----- TEXTO -----

Recuemos um pouco. O actual Presidente no exílio, Hadi, sucedeu a Ali Abdullah Saleh em 2012, no decorrer de um acordo promovido pelos sauditas, que quiseram salvar o regime das revoltas que desde o ano anterior assolavam vários países árabes (começaram na Tunísia, chegaram ao Iémen, o país da ponta sul da Península Arábica, e até passaram pelo território saudita, onde foram brutalmente esmagados).
Os combates entre huthis e os dirigentes em Sanaa eram antigos e tinham piorado em 2009. Não há provas de que os huthis actuassem como “marionetas do Irão”, expressão usada por Riad. A verdade é que em Março do ano passado, os combatentes desta tribo estavam prestes a tomar Aden (na altura, Hadi estava nessa cidade portuária, a segunda maior do país) – Sanaa tinha caído para os rebeldes meses antes.
Mais importante ainda para os sauditas: na Suíça avançavam a passos largos as negociações sobre o programa nuclear iraniano, que seriam terminadas no fim de Junho.
Este acordo anunciava o fim do isolamento iraniano no mundo, num momento que Teerão já estendia a sua influência de Beirute (através do movimento xiita libanês Hezbollah) a Bagdad (onde apoia os sucessivos governos xiitas e a milícias armadas da mesma confissão), passando por Damasco (onde o Irão oferece tropas e armas ao ditador sírio Bashar al-Assad). Para a potência sunita, que sempre disputou a hegemonia com o Irão, a possível influência iraniana no país da sua fronteira sul era demasiado.
Os sauditas fizeram o possível por envolver muitos países árabes neste conflito, mas a verdade é que esta foi a sua primeira guerra em muito tempo – e numa fase e contextos novos. Em resposta ao expansionismo iraniano, e pouco depois da tomada de posse de um novo rei (Salman chegou ao trono em Janeiro de 2015), Riad decidiu que teria de tomar em mãos os seus próprios problemas – em vez de contar, como habitualmente, com os EUA para defender os seus interesses, até porque Washington estava a negociar com Teerão e, segundo Riad, não tem uma estratégia clara para os diferentes problemas de segurança do Médio Oriente.

----- DADOS FORNECIDOS -----

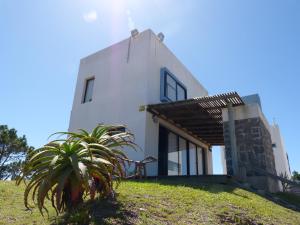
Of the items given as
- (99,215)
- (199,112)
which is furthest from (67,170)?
(199,112)

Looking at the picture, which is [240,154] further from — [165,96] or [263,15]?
[263,15]

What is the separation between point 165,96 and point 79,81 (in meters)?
5.30

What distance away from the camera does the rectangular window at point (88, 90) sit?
14.1 m

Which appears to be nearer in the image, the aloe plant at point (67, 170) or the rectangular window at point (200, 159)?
the aloe plant at point (67, 170)

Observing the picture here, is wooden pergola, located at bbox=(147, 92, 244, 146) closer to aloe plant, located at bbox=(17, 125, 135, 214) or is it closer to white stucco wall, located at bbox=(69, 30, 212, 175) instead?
white stucco wall, located at bbox=(69, 30, 212, 175)

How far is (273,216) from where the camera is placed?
193 inches

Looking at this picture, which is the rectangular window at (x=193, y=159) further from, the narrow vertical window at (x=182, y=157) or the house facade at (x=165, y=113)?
the narrow vertical window at (x=182, y=157)

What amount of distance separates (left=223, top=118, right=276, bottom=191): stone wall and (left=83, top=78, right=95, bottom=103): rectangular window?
754cm

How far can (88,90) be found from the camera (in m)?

-----

- _ENUNCIADO_
Indique todas as pessoas mencionadas pelo nome no texto sobre a intervenção saudita no Iémen. Para responder, use somente o texto.

- _RESPOSTA_
Hadi, Ali Abdullah Saleh, Bashar al-Assad e Salman.